Bug #7863
closedAIO read/write requests return 0 bytes read/written
100%
Description
The following hardware configuration was used:
- 30 hard drives
- SMP system (32 cpu)
- x86_64 arch
On this target im running an application which makes an asynchronous IO (read or write) requests to the hard drives. I'm running one dedicated thread for each drive. In general the thread is doing something like this:
1. Got a new request.
2. Use aio_read() or aio_write() call to make it. The /dev/rdsk/* devices are used to perform the read/write operations. The port functionality is used to get the notification. It is important to use the port notification, otherwise issue will not reproduce.
3. In the handler call aio_error() if there are no errors (0 is returned).
Call aio_return and check its value.
The stress test was made to reproduce the problem: make lots of simultaneous requests to all 30 hard drives at once. After running it for the 30-60 seconds got the error below:
- aio_error() call returns 0
- aio_return() call returns 0, but the expected size is 1024 (the size of my read/write buffer)
This problem is reproduced pretty stable only if i run more than 20 simultaneous requests at once. I couldn't reproduce this issue on virtual machine (VMware, qemu) or on machine with 4 CPUs.
Updated by Dima Stepanov almost 7 years ago
[Investigation]
There are 30 threads which in general making the following steps to handle incoming IO requests:
1. Get the event from the port (port_get()).
2. If it is a read or write request, then use aio_read() or aio_write() calls to handle it.

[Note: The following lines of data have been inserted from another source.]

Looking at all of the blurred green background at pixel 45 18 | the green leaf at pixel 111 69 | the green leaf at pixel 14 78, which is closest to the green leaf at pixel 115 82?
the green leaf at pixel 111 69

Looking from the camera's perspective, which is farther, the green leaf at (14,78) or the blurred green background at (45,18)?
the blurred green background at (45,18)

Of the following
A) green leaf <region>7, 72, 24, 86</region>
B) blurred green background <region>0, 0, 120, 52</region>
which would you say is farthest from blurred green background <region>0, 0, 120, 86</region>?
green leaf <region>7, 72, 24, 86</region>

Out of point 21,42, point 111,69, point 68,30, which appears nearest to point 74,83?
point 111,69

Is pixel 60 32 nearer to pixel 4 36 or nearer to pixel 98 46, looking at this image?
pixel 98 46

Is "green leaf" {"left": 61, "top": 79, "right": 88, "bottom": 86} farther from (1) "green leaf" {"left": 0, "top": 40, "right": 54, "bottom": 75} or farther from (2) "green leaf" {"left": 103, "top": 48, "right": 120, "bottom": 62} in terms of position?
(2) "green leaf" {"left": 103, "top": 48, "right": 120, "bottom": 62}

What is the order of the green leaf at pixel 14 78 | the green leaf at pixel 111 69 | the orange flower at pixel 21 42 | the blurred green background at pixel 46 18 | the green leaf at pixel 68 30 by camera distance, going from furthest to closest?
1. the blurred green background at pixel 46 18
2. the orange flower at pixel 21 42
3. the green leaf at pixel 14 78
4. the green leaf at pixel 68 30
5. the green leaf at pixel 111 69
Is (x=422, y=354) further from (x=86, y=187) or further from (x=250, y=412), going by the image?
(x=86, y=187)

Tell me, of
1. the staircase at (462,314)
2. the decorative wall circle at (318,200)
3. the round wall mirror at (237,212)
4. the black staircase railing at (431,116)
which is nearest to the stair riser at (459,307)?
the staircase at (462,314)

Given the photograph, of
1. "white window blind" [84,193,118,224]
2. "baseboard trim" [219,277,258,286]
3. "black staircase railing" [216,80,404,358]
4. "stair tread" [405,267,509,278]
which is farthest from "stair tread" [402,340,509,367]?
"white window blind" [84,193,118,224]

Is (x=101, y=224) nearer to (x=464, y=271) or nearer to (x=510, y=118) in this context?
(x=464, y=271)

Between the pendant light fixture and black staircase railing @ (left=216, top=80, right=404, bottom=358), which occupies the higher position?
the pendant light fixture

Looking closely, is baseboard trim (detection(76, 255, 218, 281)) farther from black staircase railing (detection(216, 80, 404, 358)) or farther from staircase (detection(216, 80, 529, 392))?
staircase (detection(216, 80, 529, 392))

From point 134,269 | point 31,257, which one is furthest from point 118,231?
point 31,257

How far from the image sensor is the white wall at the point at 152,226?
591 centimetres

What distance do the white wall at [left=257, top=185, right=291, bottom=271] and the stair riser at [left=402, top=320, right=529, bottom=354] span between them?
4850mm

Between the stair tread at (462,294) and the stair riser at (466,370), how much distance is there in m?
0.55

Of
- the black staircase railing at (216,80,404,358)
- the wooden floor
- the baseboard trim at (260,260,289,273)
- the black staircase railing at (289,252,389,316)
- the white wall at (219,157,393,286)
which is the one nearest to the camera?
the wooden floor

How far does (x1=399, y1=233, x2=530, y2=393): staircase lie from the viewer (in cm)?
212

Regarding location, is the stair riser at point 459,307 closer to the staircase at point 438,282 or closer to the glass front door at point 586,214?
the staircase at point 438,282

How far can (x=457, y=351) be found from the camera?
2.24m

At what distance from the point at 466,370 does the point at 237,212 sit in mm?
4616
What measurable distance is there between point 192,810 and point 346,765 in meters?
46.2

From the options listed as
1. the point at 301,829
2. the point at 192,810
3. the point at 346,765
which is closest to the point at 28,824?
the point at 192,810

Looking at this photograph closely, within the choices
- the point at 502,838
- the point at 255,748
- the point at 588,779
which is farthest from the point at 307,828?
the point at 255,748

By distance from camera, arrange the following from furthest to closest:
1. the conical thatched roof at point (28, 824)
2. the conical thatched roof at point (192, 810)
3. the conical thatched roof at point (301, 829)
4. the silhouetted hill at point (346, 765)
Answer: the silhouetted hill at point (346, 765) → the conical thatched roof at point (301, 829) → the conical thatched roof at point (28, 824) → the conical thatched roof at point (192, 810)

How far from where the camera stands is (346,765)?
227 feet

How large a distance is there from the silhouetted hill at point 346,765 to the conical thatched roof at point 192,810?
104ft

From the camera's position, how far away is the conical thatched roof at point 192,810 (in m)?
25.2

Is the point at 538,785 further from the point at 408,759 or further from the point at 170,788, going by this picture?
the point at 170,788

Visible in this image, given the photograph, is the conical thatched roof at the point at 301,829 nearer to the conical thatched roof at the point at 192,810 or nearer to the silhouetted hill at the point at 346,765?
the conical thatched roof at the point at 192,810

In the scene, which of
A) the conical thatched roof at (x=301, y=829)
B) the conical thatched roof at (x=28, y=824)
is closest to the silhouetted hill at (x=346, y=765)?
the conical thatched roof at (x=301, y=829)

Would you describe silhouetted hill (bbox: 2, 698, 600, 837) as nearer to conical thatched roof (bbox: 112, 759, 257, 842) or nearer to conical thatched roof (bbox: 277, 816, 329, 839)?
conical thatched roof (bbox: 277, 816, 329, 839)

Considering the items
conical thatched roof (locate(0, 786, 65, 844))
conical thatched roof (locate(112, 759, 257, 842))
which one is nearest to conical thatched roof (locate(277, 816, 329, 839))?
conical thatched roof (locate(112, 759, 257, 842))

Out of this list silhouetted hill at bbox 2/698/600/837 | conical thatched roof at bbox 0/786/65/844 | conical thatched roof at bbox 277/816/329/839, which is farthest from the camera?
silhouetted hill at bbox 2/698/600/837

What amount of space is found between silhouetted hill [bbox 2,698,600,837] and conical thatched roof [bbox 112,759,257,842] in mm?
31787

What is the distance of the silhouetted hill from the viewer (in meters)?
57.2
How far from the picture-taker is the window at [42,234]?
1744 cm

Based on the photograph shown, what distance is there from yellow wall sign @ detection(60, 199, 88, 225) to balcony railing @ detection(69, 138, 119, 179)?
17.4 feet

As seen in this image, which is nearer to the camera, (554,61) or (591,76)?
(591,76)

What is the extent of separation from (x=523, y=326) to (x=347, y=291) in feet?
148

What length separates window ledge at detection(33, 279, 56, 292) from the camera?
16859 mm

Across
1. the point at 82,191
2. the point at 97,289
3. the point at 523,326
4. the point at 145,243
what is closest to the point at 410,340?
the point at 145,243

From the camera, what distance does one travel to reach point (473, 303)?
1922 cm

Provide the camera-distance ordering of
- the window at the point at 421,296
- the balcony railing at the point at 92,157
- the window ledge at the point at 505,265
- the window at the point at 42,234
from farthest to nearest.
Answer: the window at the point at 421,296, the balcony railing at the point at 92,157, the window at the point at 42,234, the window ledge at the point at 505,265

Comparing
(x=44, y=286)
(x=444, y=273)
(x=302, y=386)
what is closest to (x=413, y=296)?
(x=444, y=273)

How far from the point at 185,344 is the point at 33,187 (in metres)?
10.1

When AIO request is competed the port is notified, as a result the aio_port_callback() routine is called, the backtrace is something like this:
port_getn()
port_copy_event()
aio_port_callback()
This aio_port_callback() (http://src.illumos.org/source/xref/illumos-gate/usr/src/uts/common/os/aio.c#3806) routine performs some clean up changes and then calls aio_copyout_result_port() to store the error and return value. When the aio_copyout_result_port() (http://src.illumos.org/source/xref/illumos-gate/usr/src/uts/common/os/aio_subr.c#1138) routine is executed. It was found out that sometimes the error and return value is really 0 in case of stress test:
errno = 0;
retval = iov->iov_len - bp->b_resid;
Both variables iov->iov_len and bp->b_resid are set to 0. That is correct for b_resid, but not for the iov_len field.
The issue for it is the race between the threads:
1. THREAD1:
1.1. AIO request completed
1.2. Notify thread using port
1.3. Call the aio_port_callback
1.4. mutex_enter(&aiop->aio_mutex);
1.5. Make some cleaning. Call the aio_req_free_port() routine (http://src.illumos.org/source/xref/illumos-gate/usr/src/uts/common/os/aio_subr.c#573). Which performs the following action:
aiop->aio_free = reqp;
1.6. mutex_exit(&aiop->aio_mutex);
1.7. Call the aio_copyout_result_port() routine to store error/return values from the reqp variable.
2. THREAD2:
2.1. Get a new AIO request.
2.2. Call aio_read or aio_write.
2.3. Waiting on aiop->aio_mutex.
2.4. As soon as it is free get it. Sometimes it is the mutex before calling the aio_req_alloc() routine (http://src.illumos.org/source/xref/illumos-gate/usr/src/uts/common/os/aio.c#2493). The following lines of code are executed:
if ((reqp = aiop->aio_free) != NULL) {
aiop->aio_free = reqp->aio_req_next;
bzero(reqp, sizeof (*reqp));
} else {
Since aio_free is not NULL (see p1.5) the bzero() call will be made.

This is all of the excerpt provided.